═══ 文書の一節
彼女が書くと、ニュースはもうニュースじゃなくなる

あまり、読むのが得意ではなくなってしまった。小学生の頃は、お昼休みも図書館にこもりきりの本の虫だったのに。大人になっていつのまにか読むことが苦手に、というか、"へたくそ"になってきた。

興味のない分野の読みもの、とりわけニュースなんかは、読むのが億劫である。SNSで著名人や頭の良さそうな人のあいだでシェアされる、いわゆる"バズってる"記事があると「読まなきゃいけないんだろうな」と思ってページを開くも、数行読んだだけで一気に下までスクロールし、先が長いことを確認すると、「もういいや」とすぐさまブラウザを閉じる。私はものぐさだ。

でもなぜか、この人が手がけるニュース記事だけはなんとか読める。というか、読んでみようかなという気力が湧く。中川明日香さんだ。
══════
課題一覧:
(1) ニュース記事の読み方をめぐる文章から「興味のない分野の読みもの」で始まる段落を選び、主な事実を残したまま短くまとめてください。
(2) ニュース記事の読み方をめぐる文章を、最後の文の後から書き進めてください。
═══ 資料
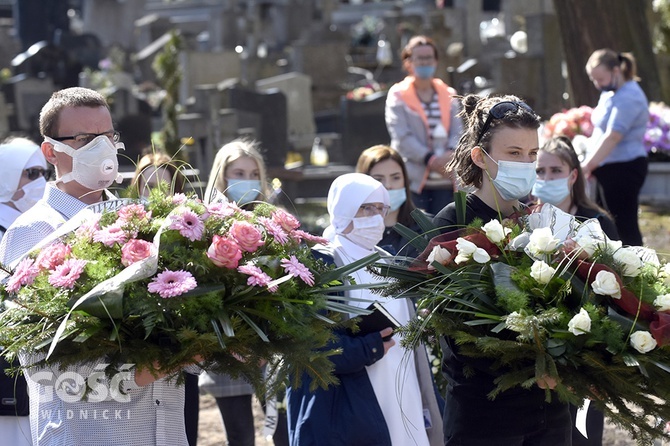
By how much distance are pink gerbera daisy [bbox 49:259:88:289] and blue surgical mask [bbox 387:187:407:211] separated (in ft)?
9.53

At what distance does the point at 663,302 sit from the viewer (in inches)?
136

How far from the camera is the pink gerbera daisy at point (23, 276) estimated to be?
10.9ft

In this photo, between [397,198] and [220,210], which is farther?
[397,198]

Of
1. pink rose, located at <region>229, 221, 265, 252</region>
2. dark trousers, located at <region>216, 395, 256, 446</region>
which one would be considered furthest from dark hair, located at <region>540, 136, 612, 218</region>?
pink rose, located at <region>229, 221, 265, 252</region>

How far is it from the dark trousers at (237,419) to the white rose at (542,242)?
2501 mm

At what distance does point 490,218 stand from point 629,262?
622 mm

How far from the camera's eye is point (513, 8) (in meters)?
22.5

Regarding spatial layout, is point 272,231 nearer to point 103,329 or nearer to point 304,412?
point 103,329

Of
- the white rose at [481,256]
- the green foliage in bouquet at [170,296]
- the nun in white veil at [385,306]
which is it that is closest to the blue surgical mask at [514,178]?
the white rose at [481,256]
══════
課題別の解答:
(1) 興味のない分野の読みもの、特にニュースは読むのが面倒だ。SNSで話題になっている記事を、読むべきだと思って開いても、数行で下までスクロールしてしまう。長いと分かるとすぐにブラウザを閉じる。私はものぐさだ。

(2)
明日香さんが書く記事の素晴らしいところは、リード文。文章全体のはじめの部分である、導入文だ。

みんな彼女が書く文章の虜だ。もちろん私も含めて。

なぜ彼女のニュースなら読めるのか?

なぜ彼女のニュースは、こんなものぐさな私をも「まあ、読んでみようか」と思わせてくれるのだろうか?

理由は、彼女が手がける文章構成の魅力だと考えた。

まず、何といってもその素晴らしいリード文で読み手をグッと惹き込み、離さない。まるで自分がそのニュースの登場人物になった気持ちにさせてくれる。リード文で一気に没入させ、気づいたときにはもう記事の中盤(=ニュース本体の入り口部分)に到達している。そして、「もう少し読んでみようかな」と進んでいくと、わかりやすい説明でリード文の"伏線回収"がされる。「もうそろそろ終わるかな」と読むのをあきらめそうになった瞬間に、見計らったように末文に差し掛かかり、全体を風呂敷でくるむように美しい言葉で結ばれる。すべてがちょうど良く、気持ちがいい。

初めて彼女が書いたニュースを読んだとき、「あれ、私にもニュースが読めた、すごいな」と思った。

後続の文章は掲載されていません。